┏━━
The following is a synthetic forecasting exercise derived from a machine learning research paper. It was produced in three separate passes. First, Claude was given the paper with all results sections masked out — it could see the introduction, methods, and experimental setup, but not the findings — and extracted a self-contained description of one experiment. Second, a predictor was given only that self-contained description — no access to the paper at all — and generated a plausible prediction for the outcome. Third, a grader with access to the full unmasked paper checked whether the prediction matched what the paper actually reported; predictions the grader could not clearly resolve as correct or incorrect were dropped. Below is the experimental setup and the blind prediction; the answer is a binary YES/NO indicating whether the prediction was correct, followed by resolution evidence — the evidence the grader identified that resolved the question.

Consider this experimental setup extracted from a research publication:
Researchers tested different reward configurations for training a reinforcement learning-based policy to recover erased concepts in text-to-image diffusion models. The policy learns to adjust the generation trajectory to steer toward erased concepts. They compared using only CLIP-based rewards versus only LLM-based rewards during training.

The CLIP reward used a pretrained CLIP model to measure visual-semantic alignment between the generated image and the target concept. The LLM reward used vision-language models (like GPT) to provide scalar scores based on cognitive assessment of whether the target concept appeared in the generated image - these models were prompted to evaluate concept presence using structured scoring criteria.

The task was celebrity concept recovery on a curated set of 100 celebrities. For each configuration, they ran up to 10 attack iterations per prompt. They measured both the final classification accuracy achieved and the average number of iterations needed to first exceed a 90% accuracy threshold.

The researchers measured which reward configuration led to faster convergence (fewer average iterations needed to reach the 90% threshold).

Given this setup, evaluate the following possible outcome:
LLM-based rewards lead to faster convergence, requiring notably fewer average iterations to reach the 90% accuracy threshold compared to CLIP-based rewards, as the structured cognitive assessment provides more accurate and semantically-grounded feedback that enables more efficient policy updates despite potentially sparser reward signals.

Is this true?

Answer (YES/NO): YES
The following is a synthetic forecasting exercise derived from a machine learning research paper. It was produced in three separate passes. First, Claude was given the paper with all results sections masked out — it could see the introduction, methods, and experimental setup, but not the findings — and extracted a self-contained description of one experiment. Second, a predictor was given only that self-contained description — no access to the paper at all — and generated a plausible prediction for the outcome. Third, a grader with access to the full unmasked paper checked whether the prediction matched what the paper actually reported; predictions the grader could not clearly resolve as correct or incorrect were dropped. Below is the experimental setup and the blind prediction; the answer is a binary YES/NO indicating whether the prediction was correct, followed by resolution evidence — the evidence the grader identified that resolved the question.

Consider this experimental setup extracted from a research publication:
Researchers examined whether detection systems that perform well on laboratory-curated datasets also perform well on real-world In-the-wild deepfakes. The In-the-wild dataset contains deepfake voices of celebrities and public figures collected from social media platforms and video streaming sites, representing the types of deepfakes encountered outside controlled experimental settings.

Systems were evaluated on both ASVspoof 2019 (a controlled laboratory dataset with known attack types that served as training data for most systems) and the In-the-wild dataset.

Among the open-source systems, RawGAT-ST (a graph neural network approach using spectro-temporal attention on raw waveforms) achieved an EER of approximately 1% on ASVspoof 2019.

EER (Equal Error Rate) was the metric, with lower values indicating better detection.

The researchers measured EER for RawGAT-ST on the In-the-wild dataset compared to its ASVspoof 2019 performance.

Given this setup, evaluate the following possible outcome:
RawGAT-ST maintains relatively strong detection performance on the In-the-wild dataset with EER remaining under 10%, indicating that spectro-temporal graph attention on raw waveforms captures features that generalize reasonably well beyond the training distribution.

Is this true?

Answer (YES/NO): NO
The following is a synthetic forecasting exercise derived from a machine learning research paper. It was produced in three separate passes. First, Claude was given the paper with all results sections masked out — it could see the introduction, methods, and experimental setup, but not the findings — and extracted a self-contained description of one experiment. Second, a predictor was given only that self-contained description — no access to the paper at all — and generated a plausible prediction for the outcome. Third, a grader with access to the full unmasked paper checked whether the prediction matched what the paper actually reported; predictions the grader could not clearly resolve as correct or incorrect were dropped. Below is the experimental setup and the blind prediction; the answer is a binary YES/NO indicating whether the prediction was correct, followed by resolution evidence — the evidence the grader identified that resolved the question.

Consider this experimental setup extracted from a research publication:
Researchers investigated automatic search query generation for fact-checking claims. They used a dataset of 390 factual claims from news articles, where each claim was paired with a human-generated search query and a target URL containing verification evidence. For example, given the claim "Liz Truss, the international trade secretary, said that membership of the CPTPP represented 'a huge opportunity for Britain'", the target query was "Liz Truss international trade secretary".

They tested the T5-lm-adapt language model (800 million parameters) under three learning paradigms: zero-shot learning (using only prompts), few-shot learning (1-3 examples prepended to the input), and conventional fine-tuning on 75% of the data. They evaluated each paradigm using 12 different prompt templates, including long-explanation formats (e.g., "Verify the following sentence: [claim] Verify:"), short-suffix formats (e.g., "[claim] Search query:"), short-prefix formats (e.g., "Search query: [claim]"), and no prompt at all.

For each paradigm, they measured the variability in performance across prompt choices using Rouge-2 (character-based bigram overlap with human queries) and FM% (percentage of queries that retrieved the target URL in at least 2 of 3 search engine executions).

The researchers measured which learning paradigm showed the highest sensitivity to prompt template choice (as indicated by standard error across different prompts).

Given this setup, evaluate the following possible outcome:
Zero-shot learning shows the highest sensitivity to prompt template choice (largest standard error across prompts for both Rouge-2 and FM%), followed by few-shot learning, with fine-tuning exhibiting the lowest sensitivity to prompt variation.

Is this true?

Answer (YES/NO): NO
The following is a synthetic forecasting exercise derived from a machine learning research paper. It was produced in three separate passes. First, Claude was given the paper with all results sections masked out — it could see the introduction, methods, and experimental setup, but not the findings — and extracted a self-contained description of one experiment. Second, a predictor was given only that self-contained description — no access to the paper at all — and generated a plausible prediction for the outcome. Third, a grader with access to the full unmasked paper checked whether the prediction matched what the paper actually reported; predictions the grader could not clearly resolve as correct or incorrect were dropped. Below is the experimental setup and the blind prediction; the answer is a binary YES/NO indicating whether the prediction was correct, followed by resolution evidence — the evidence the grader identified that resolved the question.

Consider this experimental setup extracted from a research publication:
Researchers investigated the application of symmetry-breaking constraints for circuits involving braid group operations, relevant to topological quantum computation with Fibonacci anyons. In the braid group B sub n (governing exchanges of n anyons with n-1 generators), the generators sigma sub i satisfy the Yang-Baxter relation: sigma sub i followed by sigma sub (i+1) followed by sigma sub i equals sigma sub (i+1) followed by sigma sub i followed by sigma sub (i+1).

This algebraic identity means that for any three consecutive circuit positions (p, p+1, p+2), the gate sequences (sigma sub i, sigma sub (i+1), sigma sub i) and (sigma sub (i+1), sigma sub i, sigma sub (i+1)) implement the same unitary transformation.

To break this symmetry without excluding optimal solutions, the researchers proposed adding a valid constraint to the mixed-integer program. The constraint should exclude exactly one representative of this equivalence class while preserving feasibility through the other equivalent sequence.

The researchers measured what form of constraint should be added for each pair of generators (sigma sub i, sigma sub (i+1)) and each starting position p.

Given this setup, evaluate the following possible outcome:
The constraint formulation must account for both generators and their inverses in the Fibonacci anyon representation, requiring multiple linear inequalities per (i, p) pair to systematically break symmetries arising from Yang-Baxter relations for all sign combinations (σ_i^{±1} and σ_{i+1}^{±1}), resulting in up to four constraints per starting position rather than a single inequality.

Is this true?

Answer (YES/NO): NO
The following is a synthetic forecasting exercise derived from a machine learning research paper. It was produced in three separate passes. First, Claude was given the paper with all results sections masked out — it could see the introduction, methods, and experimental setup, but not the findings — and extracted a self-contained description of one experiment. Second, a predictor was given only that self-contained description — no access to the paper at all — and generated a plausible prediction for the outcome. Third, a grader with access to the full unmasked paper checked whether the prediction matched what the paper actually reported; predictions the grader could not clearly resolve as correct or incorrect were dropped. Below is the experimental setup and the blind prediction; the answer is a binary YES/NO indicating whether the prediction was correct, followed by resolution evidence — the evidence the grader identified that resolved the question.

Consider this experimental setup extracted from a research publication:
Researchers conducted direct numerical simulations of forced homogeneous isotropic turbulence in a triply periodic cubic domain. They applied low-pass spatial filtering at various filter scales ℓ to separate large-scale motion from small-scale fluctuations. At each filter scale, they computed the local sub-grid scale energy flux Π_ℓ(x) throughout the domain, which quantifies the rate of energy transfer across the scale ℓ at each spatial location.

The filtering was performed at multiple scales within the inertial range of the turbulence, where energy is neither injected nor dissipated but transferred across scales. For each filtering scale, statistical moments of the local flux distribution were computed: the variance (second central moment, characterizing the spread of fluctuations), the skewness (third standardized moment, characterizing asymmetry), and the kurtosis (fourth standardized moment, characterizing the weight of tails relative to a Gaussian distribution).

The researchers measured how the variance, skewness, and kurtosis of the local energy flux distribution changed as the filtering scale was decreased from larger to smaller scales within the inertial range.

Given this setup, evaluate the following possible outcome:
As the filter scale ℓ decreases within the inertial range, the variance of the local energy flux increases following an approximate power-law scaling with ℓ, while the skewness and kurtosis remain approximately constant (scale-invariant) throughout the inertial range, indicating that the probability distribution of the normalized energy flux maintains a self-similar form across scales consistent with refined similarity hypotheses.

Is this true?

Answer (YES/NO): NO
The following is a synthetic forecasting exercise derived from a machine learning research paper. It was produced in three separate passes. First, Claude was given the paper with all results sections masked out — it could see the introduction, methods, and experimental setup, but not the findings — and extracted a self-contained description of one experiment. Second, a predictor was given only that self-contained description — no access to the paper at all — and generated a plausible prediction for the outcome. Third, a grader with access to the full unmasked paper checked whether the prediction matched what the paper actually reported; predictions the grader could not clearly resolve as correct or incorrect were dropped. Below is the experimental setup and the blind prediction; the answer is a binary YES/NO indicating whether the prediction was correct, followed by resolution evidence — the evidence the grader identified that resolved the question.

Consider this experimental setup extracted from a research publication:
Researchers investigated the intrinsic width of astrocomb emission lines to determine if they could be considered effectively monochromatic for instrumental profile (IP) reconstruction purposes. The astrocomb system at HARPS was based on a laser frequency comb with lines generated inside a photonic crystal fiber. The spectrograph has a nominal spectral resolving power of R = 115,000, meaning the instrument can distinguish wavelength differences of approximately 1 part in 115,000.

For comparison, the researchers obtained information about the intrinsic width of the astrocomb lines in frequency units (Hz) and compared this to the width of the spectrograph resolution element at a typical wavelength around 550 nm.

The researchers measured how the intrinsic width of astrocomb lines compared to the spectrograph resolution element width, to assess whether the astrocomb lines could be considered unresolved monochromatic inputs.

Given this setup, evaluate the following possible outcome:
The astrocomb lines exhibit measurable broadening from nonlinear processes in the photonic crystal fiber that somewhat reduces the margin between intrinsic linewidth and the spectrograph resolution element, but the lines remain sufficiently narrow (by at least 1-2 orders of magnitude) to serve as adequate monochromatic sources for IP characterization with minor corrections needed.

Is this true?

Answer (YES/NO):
┗━━
> [Exercise directions] The expected answer is a copy of each line in the records that holds the word "sensitivity".

> [Answer space]
The researchers measured which learning paradigm showed the highest sensitivity to prompt template choice (as indicated by standard error across different prompts).
Zero-shot learning shows the highest sensitivity to prompt template choice (largest standard error across prompts for both Rouge-2 and FM%), followed by few-shot learning, with fine-tuning exhibiting the lowest sensitivity to prompt variation.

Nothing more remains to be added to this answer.